━━━━━ Stored rows
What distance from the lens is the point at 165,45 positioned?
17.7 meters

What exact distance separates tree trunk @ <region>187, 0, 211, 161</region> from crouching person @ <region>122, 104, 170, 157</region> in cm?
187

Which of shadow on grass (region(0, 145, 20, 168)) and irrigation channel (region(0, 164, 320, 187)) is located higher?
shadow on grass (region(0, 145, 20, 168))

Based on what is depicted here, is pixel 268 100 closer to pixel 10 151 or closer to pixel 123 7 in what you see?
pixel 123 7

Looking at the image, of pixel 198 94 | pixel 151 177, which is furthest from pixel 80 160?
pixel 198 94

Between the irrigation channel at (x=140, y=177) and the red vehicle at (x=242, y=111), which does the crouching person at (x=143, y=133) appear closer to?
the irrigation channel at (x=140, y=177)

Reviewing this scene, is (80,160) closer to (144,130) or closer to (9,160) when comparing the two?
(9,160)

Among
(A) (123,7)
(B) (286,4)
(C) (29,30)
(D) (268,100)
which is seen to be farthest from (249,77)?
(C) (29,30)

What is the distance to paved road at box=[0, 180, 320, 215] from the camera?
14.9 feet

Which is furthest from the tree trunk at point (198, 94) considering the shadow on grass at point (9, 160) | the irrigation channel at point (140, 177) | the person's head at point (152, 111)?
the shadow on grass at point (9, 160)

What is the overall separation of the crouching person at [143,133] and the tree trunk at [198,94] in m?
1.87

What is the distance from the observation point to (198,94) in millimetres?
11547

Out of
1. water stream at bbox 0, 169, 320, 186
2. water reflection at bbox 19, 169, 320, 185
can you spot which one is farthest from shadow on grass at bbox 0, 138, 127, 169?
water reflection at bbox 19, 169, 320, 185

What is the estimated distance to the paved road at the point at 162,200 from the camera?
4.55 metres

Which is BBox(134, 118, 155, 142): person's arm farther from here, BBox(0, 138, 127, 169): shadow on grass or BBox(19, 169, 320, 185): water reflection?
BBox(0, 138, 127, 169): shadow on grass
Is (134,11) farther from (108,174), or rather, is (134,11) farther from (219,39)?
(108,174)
━━━━━━━━━━
*Task brief*
Please rewrite the records starting at the line containing "Which is BBox(134, 118, 155, 142): person's" and ending at the last line of the records, with "farther from" replaced by "further from" and everything else unchanged.

*Output of the exercise*
Which is BBox(134, 118, 155, 142): person's arm further from here, BBox(0, 138, 127, 169): shadow on grass or BBox(19, 169, 320, 185): water reflection?
BBox(0, 138, 127, 169): shadow on grass
Is (134,11) further from (108,174), or rather, is (134,11) further from (219,39)?
(108,174)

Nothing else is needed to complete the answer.